### What to work on
Your task is to retype, exactly and only, the lines from the one containing "this 1050×656 image." to the final line of the entries, leaving out all pictures.

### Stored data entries
*** Block opens ***
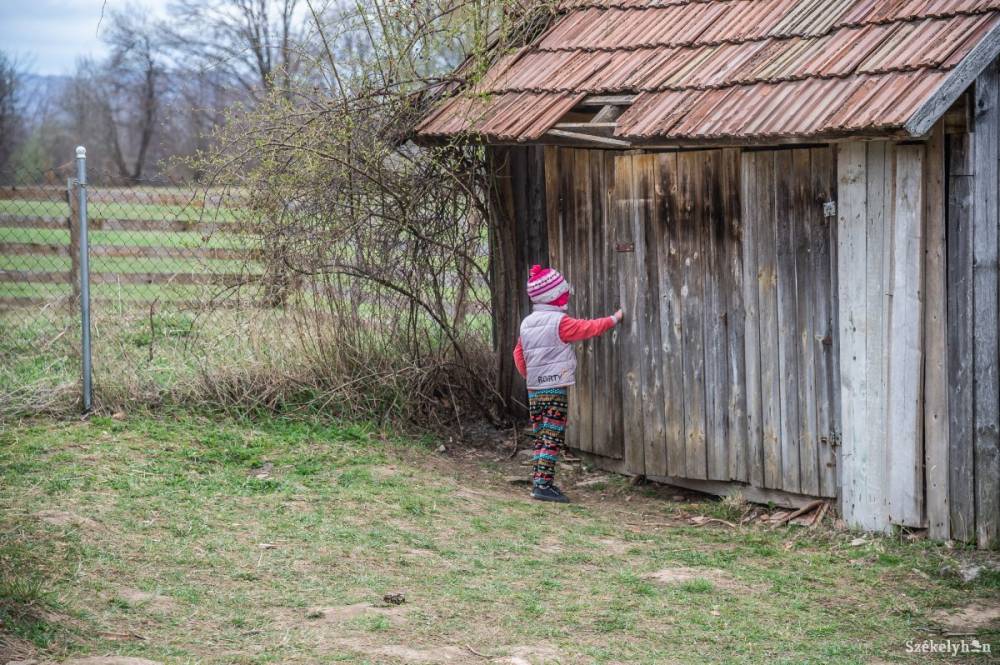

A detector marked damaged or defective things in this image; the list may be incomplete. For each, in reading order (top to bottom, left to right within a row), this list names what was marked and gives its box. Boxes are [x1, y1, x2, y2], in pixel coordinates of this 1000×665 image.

rusty corrugated roof [414, 0, 1000, 143]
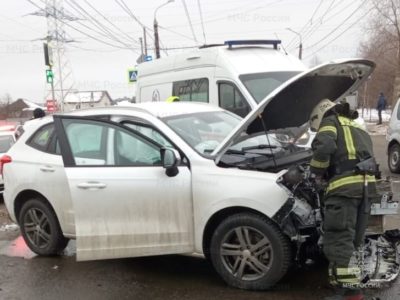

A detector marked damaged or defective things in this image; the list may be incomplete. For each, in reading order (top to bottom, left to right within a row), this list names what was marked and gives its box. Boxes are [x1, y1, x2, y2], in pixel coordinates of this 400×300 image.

damaged front hood [214, 59, 374, 161]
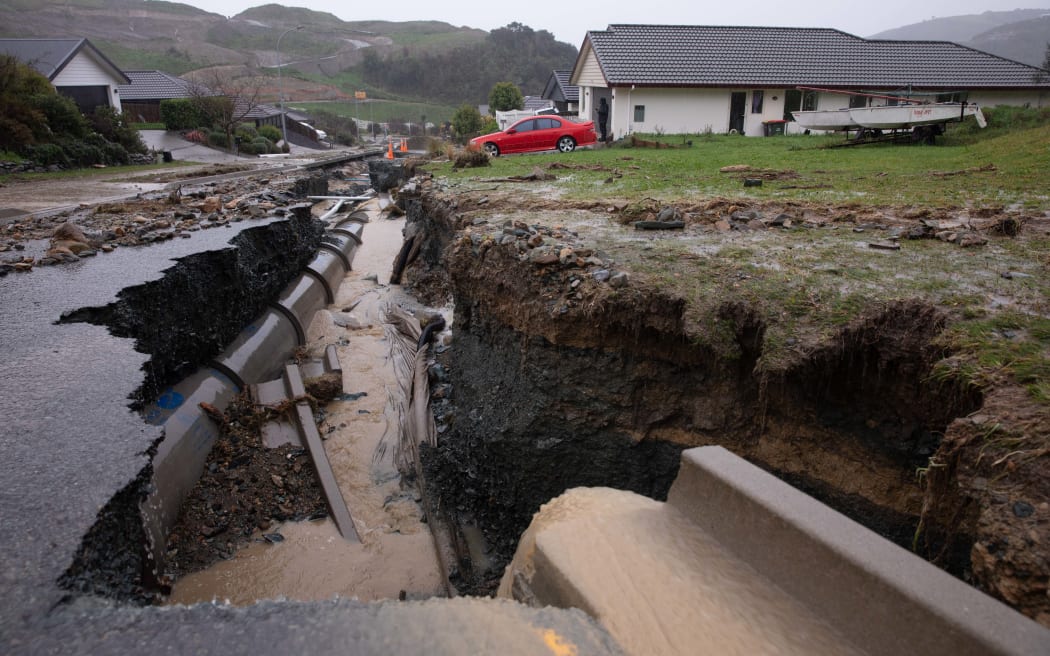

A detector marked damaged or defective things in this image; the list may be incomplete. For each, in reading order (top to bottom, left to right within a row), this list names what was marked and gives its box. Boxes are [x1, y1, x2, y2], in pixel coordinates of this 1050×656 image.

broken concrete channel [4, 156, 1045, 650]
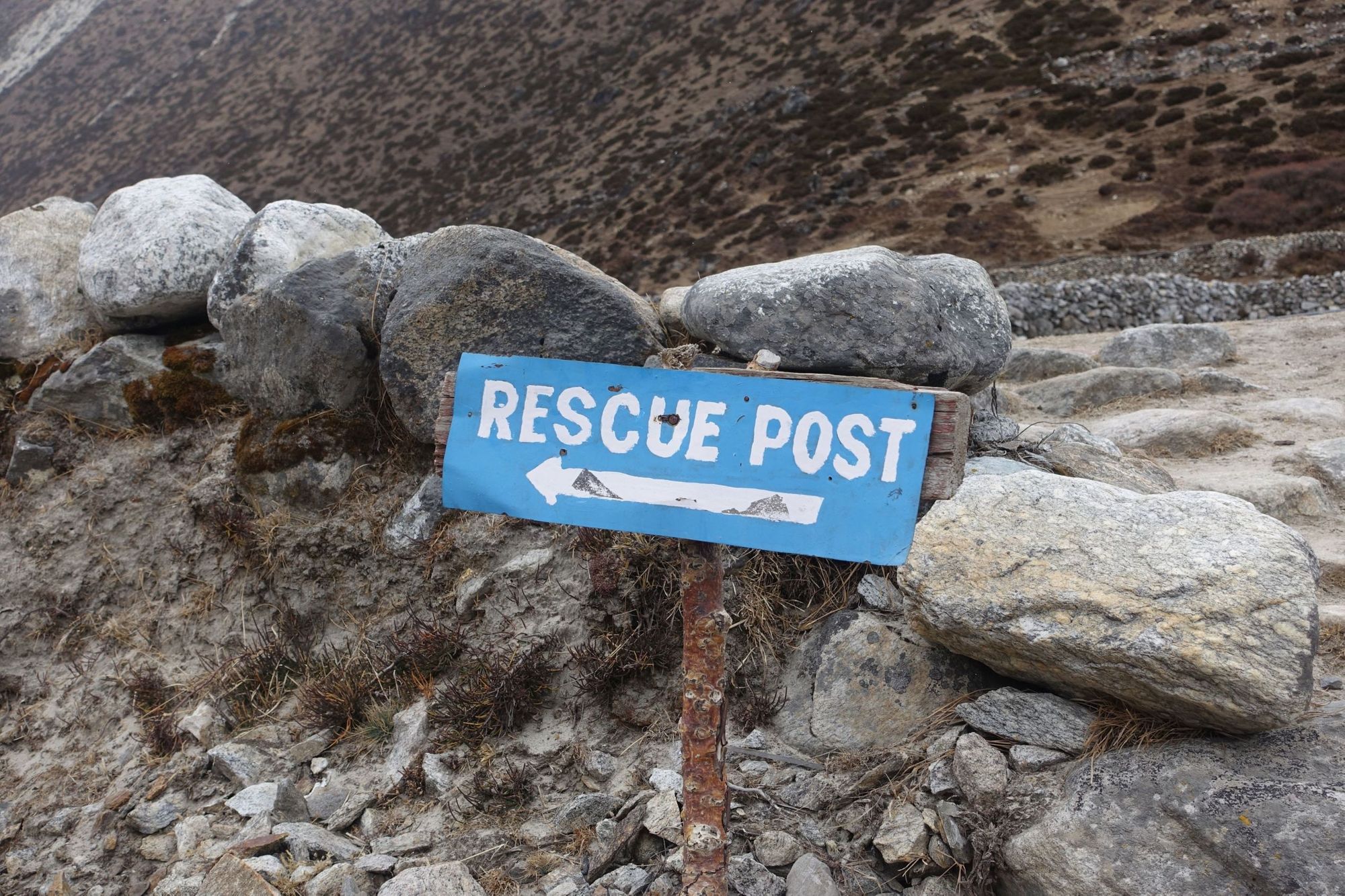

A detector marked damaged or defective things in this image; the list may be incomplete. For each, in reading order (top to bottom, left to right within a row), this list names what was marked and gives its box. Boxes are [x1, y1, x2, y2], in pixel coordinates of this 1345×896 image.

rusty metal pole [678, 540, 732, 896]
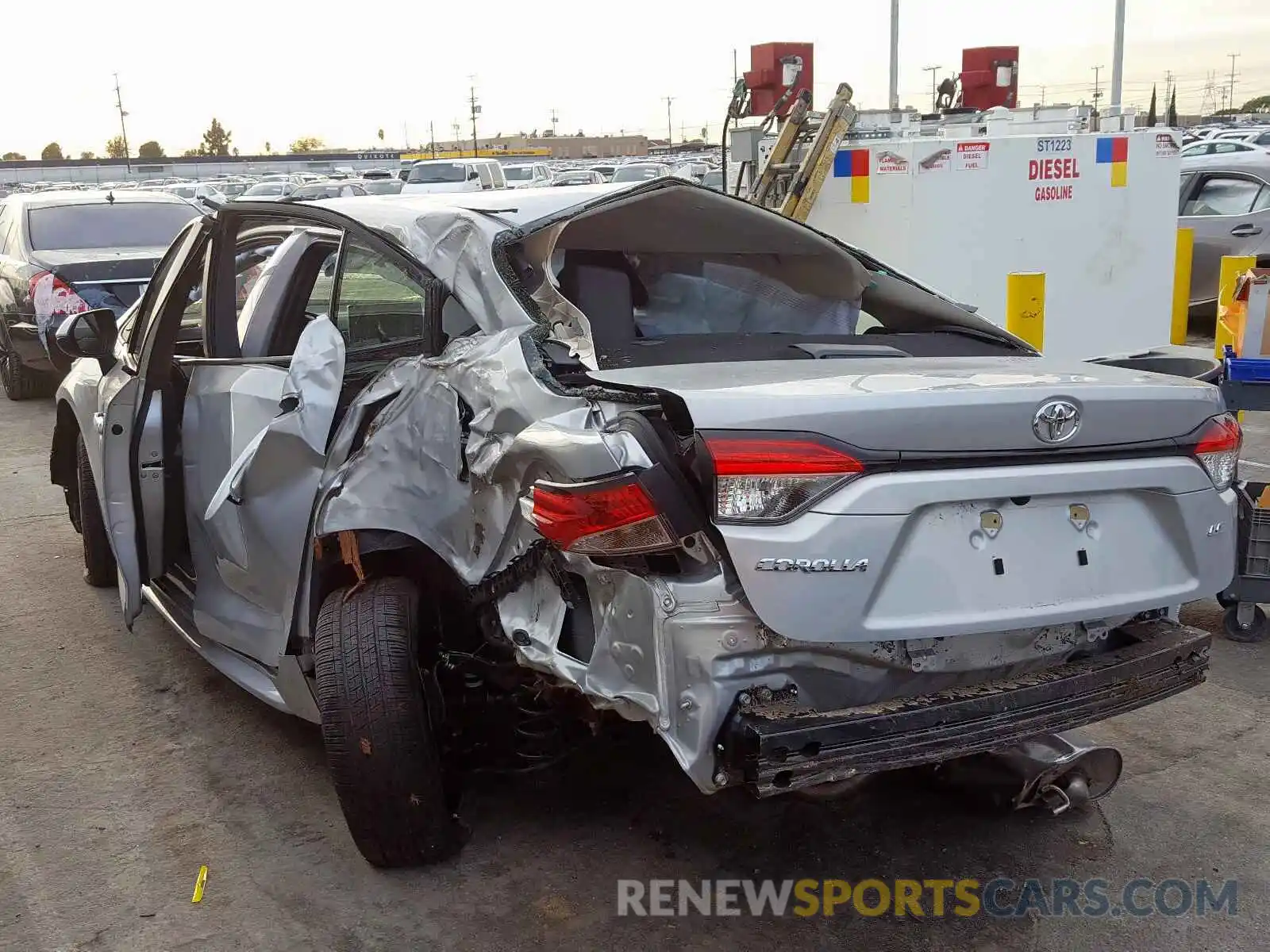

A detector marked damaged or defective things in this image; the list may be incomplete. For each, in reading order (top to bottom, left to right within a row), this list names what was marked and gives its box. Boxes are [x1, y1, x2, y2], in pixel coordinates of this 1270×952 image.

broken tail light [29, 270, 89, 328]
broken tail light [527, 473, 679, 555]
severe collision damage [49, 180, 1232, 869]
broken tail light [698, 435, 870, 524]
broken tail light [1194, 416, 1238, 492]
detached bumper [714, 619, 1213, 797]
*** Block closes ***
### Your response
A detector marked damaged or defective things in this image; the list may be incomplete. For each, in reading order (top to bottom, left to right within a row), this list names what was marked and gives its box. Boxes are [x1, y1, x2, y2], in pixel coordinates of this 1050×656 image.

broken concrete channel [4, 156, 1045, 650]

A detector marked damaged or defective things in this image; the list may be incomplete. For each, in reading order (top to bottom, left to right within a row), this list names what was marked and gives its box. Boxes are [x1, y1, x2, y2], in pixel coordinates of this 1345×896 image.

rusty metal pole [678, 540, 732, 896]

A detector marked damaged or defective things in this image; the list may be incomplete. For each, in reading order (top to bottom, left to right within a row), this list names what was marked and gives its box. Boxes are [x1, y1, x2, y2], in pixel coordinates of this 1270×952 image.

broken tail light [29, 270, 89, 328]
broken tail light [527, 473, 679, 555]
severe collision damage [49, 180, 1232, 869]
broken tail light [698, 435, 870, 524]
broken tail light [1194, 416, 1238, 492]
detached bumper [714, 619, 1213, 797]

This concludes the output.